Rewilding in the context of this particular group of konik horses is unique because there are no naturally flowing water courses in the driest months; therefore, local people must cooperate with conservation organizations to ensure the traditional wells function properly. Because there are still herds of cattle and sheep in the region, shepherds have a vested interest in supplying water for their own livestock. The horses share these resources, so monitoring of vegetation supplies, minerals, and clean water is critical. The grasslands along the ridge are fecund and diverse --the cattle and sheep graze differently than the horses, both in technique and in plant selection. As long as the population does not exceed the carrying capacity of the mountains, these animals should be able to coexist without conflict.

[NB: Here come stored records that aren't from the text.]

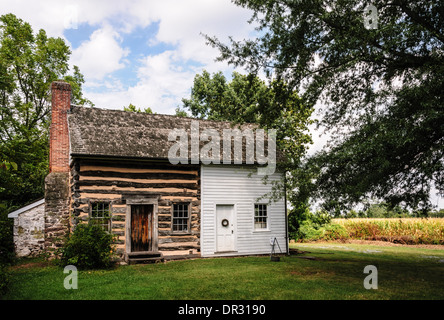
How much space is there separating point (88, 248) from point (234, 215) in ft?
21.8

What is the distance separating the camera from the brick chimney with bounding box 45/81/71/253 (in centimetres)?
1552

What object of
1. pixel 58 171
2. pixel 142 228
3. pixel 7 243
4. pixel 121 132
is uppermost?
pixel 121 132

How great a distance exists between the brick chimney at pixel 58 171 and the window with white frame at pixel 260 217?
867 cm

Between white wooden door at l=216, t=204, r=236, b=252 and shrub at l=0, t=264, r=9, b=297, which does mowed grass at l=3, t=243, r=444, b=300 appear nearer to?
shrub at l=0, t=264, r=9, b=297

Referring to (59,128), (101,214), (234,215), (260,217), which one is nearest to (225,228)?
(234,215)

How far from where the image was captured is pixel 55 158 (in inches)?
653

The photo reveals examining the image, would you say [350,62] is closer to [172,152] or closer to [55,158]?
[172,152]

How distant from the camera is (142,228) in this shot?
15.1 m

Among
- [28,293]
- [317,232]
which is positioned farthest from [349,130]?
[317,232]

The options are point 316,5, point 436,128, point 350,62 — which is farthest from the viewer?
point 316,5

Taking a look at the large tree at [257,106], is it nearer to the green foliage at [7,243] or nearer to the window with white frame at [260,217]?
the window with white frame at [260,217]

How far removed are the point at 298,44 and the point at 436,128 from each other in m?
4.56

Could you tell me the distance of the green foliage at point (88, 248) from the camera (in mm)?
12789

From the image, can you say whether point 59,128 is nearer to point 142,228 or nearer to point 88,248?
point 142,228
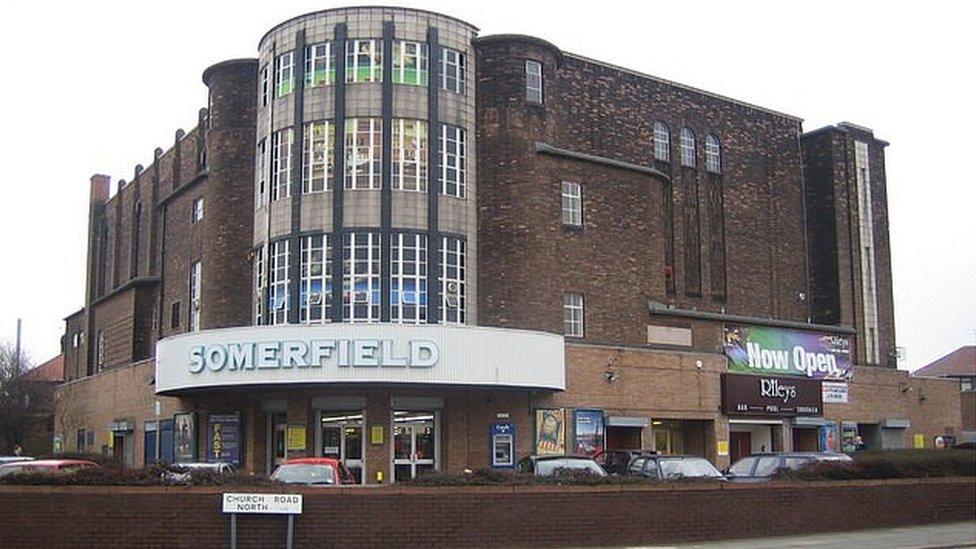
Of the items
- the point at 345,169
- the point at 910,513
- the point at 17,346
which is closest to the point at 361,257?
the point at 345,169

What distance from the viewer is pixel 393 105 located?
122 ft

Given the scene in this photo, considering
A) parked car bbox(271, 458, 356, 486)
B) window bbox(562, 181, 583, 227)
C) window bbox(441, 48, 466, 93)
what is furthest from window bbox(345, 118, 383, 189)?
parked car bbox(271, 458, 356, 486)

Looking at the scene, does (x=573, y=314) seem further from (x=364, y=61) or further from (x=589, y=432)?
(x=364, y=61)

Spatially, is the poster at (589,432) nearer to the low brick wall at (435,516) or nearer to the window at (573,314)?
the window at (573,314)

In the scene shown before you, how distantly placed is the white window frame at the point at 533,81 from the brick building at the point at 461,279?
4.3 inches

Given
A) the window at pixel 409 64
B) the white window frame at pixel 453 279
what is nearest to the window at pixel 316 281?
the white window frame at pixel 453 279

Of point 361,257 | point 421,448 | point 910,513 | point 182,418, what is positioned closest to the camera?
point 910,513

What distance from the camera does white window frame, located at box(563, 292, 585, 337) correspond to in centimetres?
3909

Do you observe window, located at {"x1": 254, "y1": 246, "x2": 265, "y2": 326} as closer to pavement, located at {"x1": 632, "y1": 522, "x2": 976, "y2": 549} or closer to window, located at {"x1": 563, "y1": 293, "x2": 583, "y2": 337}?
window, located at {"x1": 563, "y1": 293, "x2": 583, "y2": 337}

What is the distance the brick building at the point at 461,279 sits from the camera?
111ft

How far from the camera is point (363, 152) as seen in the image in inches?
1458

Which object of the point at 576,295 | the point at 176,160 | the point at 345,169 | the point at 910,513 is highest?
the point at 176,160

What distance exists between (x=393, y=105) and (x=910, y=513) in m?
20.4

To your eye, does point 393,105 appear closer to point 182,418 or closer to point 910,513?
point 182,418
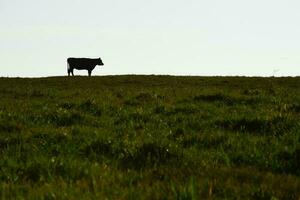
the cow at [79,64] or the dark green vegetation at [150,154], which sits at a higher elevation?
the cow at [79,64]

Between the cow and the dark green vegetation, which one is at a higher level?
the cow

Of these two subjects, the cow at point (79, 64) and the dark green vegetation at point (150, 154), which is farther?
the cow at point (79, 64)

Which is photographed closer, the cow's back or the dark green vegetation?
the dark green vegetation

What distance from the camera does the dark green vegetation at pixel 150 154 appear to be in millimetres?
6363

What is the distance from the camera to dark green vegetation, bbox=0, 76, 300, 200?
6363mm

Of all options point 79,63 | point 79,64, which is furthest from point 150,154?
point 79,63

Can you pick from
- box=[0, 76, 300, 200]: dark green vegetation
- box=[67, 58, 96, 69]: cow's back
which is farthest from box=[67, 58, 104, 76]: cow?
box=[0, 76, 300, 200]: dark green vegetation

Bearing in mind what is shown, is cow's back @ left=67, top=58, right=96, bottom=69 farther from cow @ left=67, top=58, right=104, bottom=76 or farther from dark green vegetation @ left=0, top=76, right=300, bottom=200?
dark green vegetation @ left=0, top=76, right=300, bottom=200

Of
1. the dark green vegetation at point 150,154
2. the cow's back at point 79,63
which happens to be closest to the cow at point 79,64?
the cow's back at point 79,63

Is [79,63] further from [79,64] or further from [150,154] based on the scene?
[150,154]

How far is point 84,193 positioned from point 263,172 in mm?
2789

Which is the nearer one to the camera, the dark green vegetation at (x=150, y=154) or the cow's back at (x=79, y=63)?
the dark green vegetation at (x=150, y=154)

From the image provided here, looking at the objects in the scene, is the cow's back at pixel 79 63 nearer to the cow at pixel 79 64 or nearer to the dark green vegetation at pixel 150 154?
the cow at pixel 79 64

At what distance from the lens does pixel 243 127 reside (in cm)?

This summer I have conducted an inventory of the vegetation in thirty plots across the landscape. These plots were chosen based on the observations of biological expert Hristo Hristov and by data collected from a GPS collar worn by a lead mare in the herd. The plots represent habitats used by the horses over the course of one year, from resting areas under dense forest cover to expansive grasslands scattered with ancient rocky outcroppings. The purpose of the inventory is to get a broad understanding of the types of vegetation preferred by the horses, and to be able to analyze these herbivores’ impact over the long term. The presence of cattle, sheep, and unforeseen environmental and cultural factors must be taken into consideration if the study is to be replicated in the future.
I hope to be able to follow the progress of this beautiful herd as they become a part of a bigger research and monitoring project, called “Status Wild.” Their adaptation to the landscape is intricately bound to the ability of farmers and conservationists to work collaboratively to protect and expand their home range, so that they may one day reclaim their ancestral territory in the vast landscape of the Rhodope mountains.